> _OBJECTIVE_:
Arrange the listing below as a JSON list of strings, one string for each line, skipping any blank lines.
* Begin EXERCISE INPUT *
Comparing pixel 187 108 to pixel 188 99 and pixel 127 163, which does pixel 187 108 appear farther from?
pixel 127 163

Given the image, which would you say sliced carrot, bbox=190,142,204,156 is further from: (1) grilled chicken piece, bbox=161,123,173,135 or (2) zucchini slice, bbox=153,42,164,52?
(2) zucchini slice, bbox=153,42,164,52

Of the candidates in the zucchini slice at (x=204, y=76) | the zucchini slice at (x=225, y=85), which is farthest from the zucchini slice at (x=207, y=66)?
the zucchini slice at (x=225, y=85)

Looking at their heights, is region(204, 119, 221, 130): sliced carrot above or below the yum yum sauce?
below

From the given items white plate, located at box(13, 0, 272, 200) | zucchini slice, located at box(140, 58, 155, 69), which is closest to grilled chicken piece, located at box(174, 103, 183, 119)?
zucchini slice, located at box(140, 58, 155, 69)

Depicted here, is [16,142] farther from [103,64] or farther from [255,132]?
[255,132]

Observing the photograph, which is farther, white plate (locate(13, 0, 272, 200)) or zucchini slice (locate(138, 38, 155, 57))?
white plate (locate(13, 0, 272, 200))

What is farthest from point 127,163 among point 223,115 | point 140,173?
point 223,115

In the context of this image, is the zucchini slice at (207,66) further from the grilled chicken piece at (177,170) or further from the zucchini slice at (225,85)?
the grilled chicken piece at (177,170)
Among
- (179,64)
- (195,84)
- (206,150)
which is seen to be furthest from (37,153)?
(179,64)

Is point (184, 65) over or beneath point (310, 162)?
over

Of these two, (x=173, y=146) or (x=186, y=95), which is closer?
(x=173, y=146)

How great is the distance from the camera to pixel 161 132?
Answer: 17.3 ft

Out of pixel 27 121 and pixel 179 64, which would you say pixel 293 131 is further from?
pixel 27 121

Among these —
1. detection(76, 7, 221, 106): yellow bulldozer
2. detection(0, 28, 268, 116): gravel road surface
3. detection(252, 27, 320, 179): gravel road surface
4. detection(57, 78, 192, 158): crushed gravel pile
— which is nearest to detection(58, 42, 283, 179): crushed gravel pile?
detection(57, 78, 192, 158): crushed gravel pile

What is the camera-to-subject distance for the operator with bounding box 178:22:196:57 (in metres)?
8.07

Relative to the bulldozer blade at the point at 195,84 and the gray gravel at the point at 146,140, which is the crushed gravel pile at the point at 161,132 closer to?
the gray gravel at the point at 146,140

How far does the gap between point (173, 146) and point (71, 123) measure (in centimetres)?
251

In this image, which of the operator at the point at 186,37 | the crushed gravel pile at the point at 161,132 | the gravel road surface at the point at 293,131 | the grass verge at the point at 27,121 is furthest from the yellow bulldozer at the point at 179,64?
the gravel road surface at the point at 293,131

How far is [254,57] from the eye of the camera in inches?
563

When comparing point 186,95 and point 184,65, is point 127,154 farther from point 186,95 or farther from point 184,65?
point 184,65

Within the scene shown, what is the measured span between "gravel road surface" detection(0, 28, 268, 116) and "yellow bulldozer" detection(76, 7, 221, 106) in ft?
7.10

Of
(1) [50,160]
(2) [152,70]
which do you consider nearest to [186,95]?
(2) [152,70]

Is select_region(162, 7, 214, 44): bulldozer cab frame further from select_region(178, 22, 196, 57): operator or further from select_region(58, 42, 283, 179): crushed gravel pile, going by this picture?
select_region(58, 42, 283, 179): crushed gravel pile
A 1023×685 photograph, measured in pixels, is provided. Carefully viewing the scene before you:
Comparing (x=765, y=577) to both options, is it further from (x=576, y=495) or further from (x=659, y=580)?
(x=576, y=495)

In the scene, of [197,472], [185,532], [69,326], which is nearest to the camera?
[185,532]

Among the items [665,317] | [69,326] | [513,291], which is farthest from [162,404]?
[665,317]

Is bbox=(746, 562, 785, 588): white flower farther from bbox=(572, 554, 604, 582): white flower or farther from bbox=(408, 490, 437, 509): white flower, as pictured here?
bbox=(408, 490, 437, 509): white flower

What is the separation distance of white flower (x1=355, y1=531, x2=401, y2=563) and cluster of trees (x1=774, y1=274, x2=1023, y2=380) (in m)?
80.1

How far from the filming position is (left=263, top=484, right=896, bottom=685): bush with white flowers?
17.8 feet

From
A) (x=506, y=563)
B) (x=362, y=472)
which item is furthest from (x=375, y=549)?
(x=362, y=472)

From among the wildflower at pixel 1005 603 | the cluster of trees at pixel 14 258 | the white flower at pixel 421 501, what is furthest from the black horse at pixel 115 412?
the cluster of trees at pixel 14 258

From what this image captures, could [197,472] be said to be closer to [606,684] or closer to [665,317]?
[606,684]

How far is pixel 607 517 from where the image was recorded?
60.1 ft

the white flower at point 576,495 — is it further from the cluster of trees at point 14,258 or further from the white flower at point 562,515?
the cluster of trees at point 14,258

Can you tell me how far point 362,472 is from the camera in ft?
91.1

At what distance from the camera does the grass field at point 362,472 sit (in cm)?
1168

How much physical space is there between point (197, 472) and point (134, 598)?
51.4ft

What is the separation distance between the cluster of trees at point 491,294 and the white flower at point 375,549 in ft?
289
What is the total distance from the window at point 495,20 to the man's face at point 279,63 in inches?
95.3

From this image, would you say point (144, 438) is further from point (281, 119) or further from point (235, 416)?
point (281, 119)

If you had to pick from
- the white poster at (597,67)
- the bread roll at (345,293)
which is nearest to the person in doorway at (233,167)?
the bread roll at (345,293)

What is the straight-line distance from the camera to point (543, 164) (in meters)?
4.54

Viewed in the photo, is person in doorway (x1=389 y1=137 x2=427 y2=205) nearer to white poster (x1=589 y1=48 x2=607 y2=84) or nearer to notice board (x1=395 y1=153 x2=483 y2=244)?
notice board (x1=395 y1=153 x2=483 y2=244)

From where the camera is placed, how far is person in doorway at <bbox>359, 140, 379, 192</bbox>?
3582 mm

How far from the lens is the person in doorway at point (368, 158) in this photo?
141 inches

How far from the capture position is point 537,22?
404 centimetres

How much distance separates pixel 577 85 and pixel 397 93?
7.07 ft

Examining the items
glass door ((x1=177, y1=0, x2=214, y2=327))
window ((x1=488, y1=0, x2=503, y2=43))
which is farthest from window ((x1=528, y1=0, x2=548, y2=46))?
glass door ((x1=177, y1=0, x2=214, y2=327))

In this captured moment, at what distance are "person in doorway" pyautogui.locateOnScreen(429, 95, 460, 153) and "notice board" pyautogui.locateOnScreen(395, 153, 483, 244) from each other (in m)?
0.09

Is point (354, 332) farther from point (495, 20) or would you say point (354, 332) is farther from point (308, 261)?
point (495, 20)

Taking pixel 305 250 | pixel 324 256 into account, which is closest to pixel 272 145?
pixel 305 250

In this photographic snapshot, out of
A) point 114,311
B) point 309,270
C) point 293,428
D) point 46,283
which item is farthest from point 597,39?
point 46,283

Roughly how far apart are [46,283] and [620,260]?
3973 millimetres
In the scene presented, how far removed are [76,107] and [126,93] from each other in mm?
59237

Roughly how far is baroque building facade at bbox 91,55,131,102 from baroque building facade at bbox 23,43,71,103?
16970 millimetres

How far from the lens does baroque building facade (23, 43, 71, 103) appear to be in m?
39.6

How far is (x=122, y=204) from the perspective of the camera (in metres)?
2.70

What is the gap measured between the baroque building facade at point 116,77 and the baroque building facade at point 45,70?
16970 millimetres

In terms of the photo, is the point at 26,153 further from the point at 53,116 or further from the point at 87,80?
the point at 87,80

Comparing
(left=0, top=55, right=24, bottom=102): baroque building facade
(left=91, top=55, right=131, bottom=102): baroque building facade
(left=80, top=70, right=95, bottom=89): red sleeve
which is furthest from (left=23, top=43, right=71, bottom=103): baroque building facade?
* End EXERCISE INPUT *
> _RESPONSE TO THE TASK_:
[
  "Comparing pixel 187 108 to pixel 188 99 and pixel 127 163, which does pixel 187 108 appear farther from?",
  "pixel 127 163",
  "Given the image, which would you say sliced carrot, bbox=190,142,204,156 is further from: (1) grilled chicken piece, bbox=161,123,173,135 or (2) zucchini slice, bbox=153,42,164,52?",
  "(2) zucchini slice, bbox=153,42,164,52",
  "Of the candidates in the zucchini slice at (x=204, y=76) | the zucchini slice at (x=225, y=85), which is farthest from the zucchini slice at (x=207, y=66)?",
  "the zucchini slice at (x=225, y=85)",
  "Looking at their heights, is region(204, 119, 221, 130): sliced carrot above or below the yum yum sauce?",
  "below",
  "From the given items white plate, located at box(13, 0, 272, 200) | zucchini slice, located at box(140, 58, 155, 69), which is closest to grilled chicken piece, located at box(174, 103, 183, 119)?",
  "zucchini slice, located at box(140, 58, 155, 69)",
  "Depicted here, is [16,142] farther from [103,64] or farther from [255,132]?",
  "[255,132]",
  "Observing the photograph, which is farther, white plate (locate(13, 0, 272, 200)) or zucchini slice (locate(138, 38, 155, 57))?",
  "white plate (locate(13, 0, 272, 200))",
  "What is farthest from point 127,163 among point 223,115 | point 140,173?",
  "point 223,115",
  "In the context of this image, is the zucchini slice at (207,66) further from the grilled chicken piece at (177,170) or further from the zucchini slice at (225,85)?",
  "the grilled chicken piece at (177,170)",
  "Among",
  "- (179,64)",
  "- (195,84)",
  "- (206,150)",
  "which is seen to be furthest from (37,153)?",
  "(179,64)",
  "Is point (184, 65) over or beneath point (310, 162)?",
  "over",
  "Of these two, (x=173, y=146) or (x=186, y=95), which is closer?",
  "(x=173, y=146)",
  "How great is the distance from the camera to pixel 161 132?",
  "Answer: 17.3 ft",
  "Out of pixel 27 121 and pixel 179 64, which would you say pixel 293 131 is further from?",
  "pixel 27 121",
  "Among these —",
  "1. detection(76, 7, 221, 106): yellow bulldozer",
  "2. detection(0, 28, 268, 116): gravel road surface",
  "3. detection(252, 27, 320, 179): gravel road surface",
  "4. detection(57, 78, 192, 158): crushed gravel pile",
  "— which is nearest to detection(58, 42, 283, 179): crushed gravel pile?",
  "detection(57, 78, 192, 158): crushed gravel pile",
  "What is the camera-to-subject distance for the operator with bounding box 178:22:196:57 (in metres)?",
  "8.07",
  "Relative to the bulldozer blade at the point at 195,84 and the gray gravel at the point at 146,140, which is the crushed gravel pile at the point at 161,132 closer to?",
  "the gray gravel at the point at 146,140",
  "How far does the gap between point (173, 146) and point (71, 123) measure (in centimetres)?",
  "251",
  "In this image, which of the operator at the point at 186,37 | the crushed gravel pile at the point at 161,132 | the gravel road surface at the point at 293,131 | the grass verge at the point at 27,121 is furthest from the yellow bulldozer at the point at 179,64?",
  "the gravel road surface at the point at 293,131",
  "How far is [254,57] from the eye of the camera in inches?",
  "563",
  "When comparing point 186,95 and point 184,65, is point 127,154 farther from point 186,95 or farther from point 184,65?",
  "point 184,65",
  "Within the scene shown, what is the measured span between \"gravel road surface\" detection(0, 28, 268, 116) and \"yellow bulldozer\" detection(76, 7, 221, 106) in ft?",
  "7.10",
  "Of",
  "(1) [50,160]",
  "(2) [152,70]",
  "which do you consider nearest to [186,95]?",
  "(2) [152,70]",
  "Is select_region(162, 7, 214, 44): bulldozer cab frame further from select_region(178, 22, 196, 57): operator or further from select_region(58, 42, 283, 179): crushed gravel pile, going by this picture?",
  "select_region(58, 42, 283, 179): crushed gravel pile",
  "A 1023×685 photograph, measured in pixels, is provided. Carefully viewing the scene before you:",
  "Comparing (x=765, y=577) to both options, is it further from (x=576, y=495) or further from (x=659, y=580)?",
  "(x=576, y=495)",
  "In the scene, of [197,472], [185,532], [69,326], which is nearest to the camera?",
  "[185,532]",
  "Among the items [665,317] | [69,326] | [513,291], which is farthest from [162,404]?",
  "[665,317]",
  "Is bbox=(746, 562, 785, 588): white flower farther from bbox=(572, 554, 604, 582): white flower or farther from bbox=(408, 490, 437, 509): white flower, as pictured here?",
  "bbox=(408, 490, 437, 509): white flower",
  "What is the separation distance of white flower (x1=355, y1=531, x2=401, y2=563) and cluster of trees (x1=774, y1=274, x2=1023, y2=380) (in m)?",
  "80.1",
  "How far from the filming position is (left=263, top=484, right=896, bottom=685): bush with white flowers?",
  "17.8 feet",
  "From",
  "A) (x=506, y=563)",
  "B) (x=362, y=472)",
  "which item is furthest from (x=375, y=549)?",
  "(x=362, y=472)",
  "From among the wildflower at pixel 1005 603 | the cluster of trees at pixel 14 258 | the white flower at pixel 421 501, what is furthest from the black horse at pixel 115 412?",
  "the cluster of trees at pixel 14 258",
  "From what this image captures, could [197,472] be said to be closer to [606,684] or closer to [665,317]?",
  "[606,684]",
  "How far is pixel 607 517 from where the image was recorded?",
  "60.1 ft",
  "the white flower at point 576,495 — is it further from the cluster of trees at point 14,258 or further from the white flower at point 562,515?",
  "the cluster of trees at point 14,258",
  "Can you tell me how far point 362,472 is from the camera in ft?",
  "91.1",
  "At what distance from the camera does the grass field at point 362,472 sit (in cm)?",
  "1168",
  "How much physical space is there between point (197, 472) and point (134, 598)?",
  "51.4ft",
  "What is the separation distance between the cluster of trees at point 491,294 and the white flower at point 375,549 in ft?",
  "289",
  "What is the total distance from the window at point 495,20 to the man's face at point 279,63 in inches?",
  "95.3",
  "From this image, would you say point (144, 438) is further from point (281, 119) or further from point (235, 416)?",
  "point (281, 119)",
  "If you had to pick from",
  "- the white poster at (597,67)",
  "- the bread roll at (345,293)",
  "which is nearest to the person in doorway at (233,167)?",
  "the bread roll at (345,293)",
  "What is the straight-line distance from the camera to point (543, 164) (in meters)?",
  "4.54",
  "Viewed in the photo, is person in doorway (x1=389 y1=137 x2=427 y2=205) nearer to white poster (x1=589 y1=48 x2=607 y2=84) or nearer to notice board (x1=395 y1=153 x2=483 y2=244)?",
  "notice board (x1=395 y1=153 x2=483 y2=244)",
  "From where the camera is placed, how far is person in doorway at <bbox>359, 140, 379, 192</bbox>?",
  "3582 mm",
  "How far from the lens is the person in doorway at point (368, 158) in this photo?",
  "141 inches",
  "How far from the capture position is point 537,22?",
  "404 centimetres",
  "How much distance separates pixel 577 85 and pixel 397 93?",
  "7.07 ft",
  "Examining the items",
  "glass door ((x1=177, y1=0, x2=214, y2=327))",
  "window ((x1=488, y1=0, x2=503, y2=43))",
  "which is farthest from window ((x1=528, y1=0, x2=548, y2=46))?",
  "glass door ((x1=177, y1=0, x2=214, y2=327))",
  "In this captured moment, at what distance are \"person in doorway\" pyautogui.locateOnScreen(429, 95, 460, 153) and \"notice board\" pyautogui.locateOnScreen(395, 153, 483, 244) from each other (in m)?",
  "0.09",
  "Is point (354, 332) farther from point (495, 20) or would you say point (354, 332) is farther from point (308, 261)?",
  "point (495, 20)",
  "Taking pixel 305 250 | pixel 324 256 into account, which is closest to pixel 272 145?",
  "pixel 305 250",
  "In this photographic snapshot, out of",
  "A) point 114,311",
  "B) point 309,270",
  "C) point 293,428",
  "D) point 46,283",
  "which item is farthest from point 597,39?",
  "point 46,283",
  "Roughly how far apart are [46,283] and [620,260]?",
  "3973 millimetres",
  "In the scene presented, how far removed are [76,107] and [126,93] from each other in mm?",
  "59237",
  "Roughly how far is baroque building facade at bbox 91,55,131,102 from baroque building facade at bbox 23,43,71,103?",
  "16970 millimetres",
  "How far from the lens does baroque building facade (23, 43, 71, 103) appear to be in m?",
  "39.6",
  "How far is (x=122, y=204) from the perspective of the camera (in metres)?",
  "2.70",
  "What is the gap measured between the baroque building facade at point 116,77 and the baroque building facade at point 45,70?",
  "16970 millimetres",
  "In terms of the photo, is the point at 26,153 further from the point at 53,116 or further from the point at 87,80?",
  "the point at 87,80",
  "Comparing",
  "(left=0, top=55, right=24, bottom=102): baroque building facade",
  "(left=91, top=55, right=131, bottom=102): baroque building facade",
  "(left=80, top=70, right=95, bottom=89): red sleeve",
  "which is furthest from (left=23, top=43, right=71, bottom=103): baroque building facade?"
]